### Trecho do documento

06/03/2020

Comissão de direitos humanos visita retomadas Guarani Kaiowá e audiência pública trata do acesso à alimentação

Audiência pública trata do tema Em Defesa do Direito Humano à Alimentação Adequada das Comunidades Indígenas do MS

Comissão durante visita aos acampamentos e retomadas Guarani Kaiowá. A missão é produzir um relatório minucioso sobre as violência sofridas pelo povo. Crédito da foto: Mariana Rocha/Canal Pensando na Fronteira

Por Renato Santana, da Assessoria de Comunicação – Cimi

Para dar continuidade ao trabalho de monitoramento de direitos humanos entre as comunidades Guarani Kaiowá localizadas em aldeias, acampamentos e retomadas, uma comissão composta por 18 organizações sociais, além da Defensoria Pública da União (DPU) e Ministério Público Federal (MPF), esteve na tarde desta quinta-feira, 5, no tekoha – lugar onde se é – Guyraroka, em Caarapó (MS), e nas retomadas Yvu Vera e Nhu Vera, uma das quatro localizadas no entorno da Reserva Indígena de Dourados.

### Instruções das tarefas
• A. Reproduza o trecho sobre a visita da comissão entre "Comissão durante visita" e "Indígena de Dourados.", inclusive.
• B. Segundo o trecho sobre a visita da comissão, quantas organizações sociais compõem a comissão?

Perguntas sobre a geometria da cena
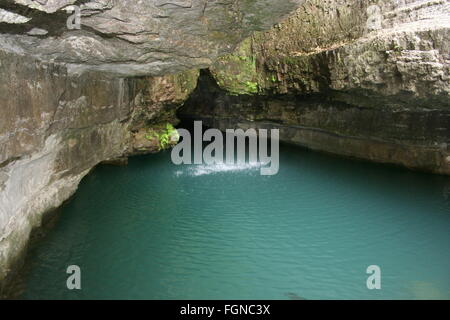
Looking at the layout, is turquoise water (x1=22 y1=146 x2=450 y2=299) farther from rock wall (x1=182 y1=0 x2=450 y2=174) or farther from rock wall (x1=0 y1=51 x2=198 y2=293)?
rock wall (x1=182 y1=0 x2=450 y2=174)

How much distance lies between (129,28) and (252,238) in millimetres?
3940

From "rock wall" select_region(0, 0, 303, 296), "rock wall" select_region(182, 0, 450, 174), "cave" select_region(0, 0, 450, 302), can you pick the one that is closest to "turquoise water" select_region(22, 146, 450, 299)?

---

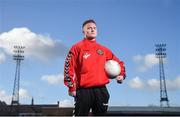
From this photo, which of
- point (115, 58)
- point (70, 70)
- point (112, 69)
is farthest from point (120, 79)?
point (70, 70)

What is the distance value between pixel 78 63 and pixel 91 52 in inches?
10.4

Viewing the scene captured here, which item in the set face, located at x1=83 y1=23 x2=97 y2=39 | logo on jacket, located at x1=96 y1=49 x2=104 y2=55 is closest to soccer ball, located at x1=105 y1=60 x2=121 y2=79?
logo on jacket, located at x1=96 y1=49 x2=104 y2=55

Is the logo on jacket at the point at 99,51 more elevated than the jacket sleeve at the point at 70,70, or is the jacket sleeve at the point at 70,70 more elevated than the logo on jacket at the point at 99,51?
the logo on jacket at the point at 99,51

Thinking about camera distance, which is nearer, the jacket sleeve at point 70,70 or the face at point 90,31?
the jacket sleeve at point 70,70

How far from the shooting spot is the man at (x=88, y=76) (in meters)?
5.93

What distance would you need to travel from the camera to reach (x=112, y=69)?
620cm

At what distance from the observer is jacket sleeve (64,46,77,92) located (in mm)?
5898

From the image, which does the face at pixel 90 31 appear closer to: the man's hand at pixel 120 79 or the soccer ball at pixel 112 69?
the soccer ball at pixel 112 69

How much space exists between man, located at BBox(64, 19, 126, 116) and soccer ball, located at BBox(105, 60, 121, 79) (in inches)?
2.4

---

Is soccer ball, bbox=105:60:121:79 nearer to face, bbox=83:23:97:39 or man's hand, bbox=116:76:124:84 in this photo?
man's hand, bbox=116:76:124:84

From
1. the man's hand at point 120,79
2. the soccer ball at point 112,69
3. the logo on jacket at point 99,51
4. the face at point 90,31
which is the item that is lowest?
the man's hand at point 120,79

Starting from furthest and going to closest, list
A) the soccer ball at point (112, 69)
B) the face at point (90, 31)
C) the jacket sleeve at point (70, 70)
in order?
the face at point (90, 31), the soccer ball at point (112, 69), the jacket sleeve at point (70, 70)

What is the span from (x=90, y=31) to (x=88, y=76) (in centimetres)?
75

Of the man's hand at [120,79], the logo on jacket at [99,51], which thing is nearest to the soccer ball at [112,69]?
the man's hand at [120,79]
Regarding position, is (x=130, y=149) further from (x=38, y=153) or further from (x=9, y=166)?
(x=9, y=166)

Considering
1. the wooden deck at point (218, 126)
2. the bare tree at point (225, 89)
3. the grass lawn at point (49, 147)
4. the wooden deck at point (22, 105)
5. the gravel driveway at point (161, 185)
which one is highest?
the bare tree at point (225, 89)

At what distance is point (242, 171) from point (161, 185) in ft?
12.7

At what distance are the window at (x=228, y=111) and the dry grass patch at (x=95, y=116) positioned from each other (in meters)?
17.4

### Respostas por tarefa
• A.
Comissão durante visita aos acampamentos e retomadas Guarani Kaiowá. A missão é produzir um relatório minucioso sobre as violência sofridas pelo povo. Crédito da foto: Mariana Rocha/Canal Pensando na Fronteira

Por Renato Santana, da Assessoria de Comunicação – Cimi

Para dar continuidade ao trabalho de monitoramento de direitos humanos entre as comunidades Guarani Kaiowá localizadas em aldeias, acampamentos e retomadas, uma comissão composta por 18 organizações sociais, além da Defensoria Pública da União (DPU) e Ministério Público Federal (MPF), esteve na tarde desta quinta-feira, 5, no tekoha – lugar onde se é – Guyraroka, em Caarapó (MS), e nas retomadas Yvu Vera e Nhu Vera, uma das quatro localizadas no entorno da Reserva Indígena de Dourados.

• B. São 18 organizações sociais.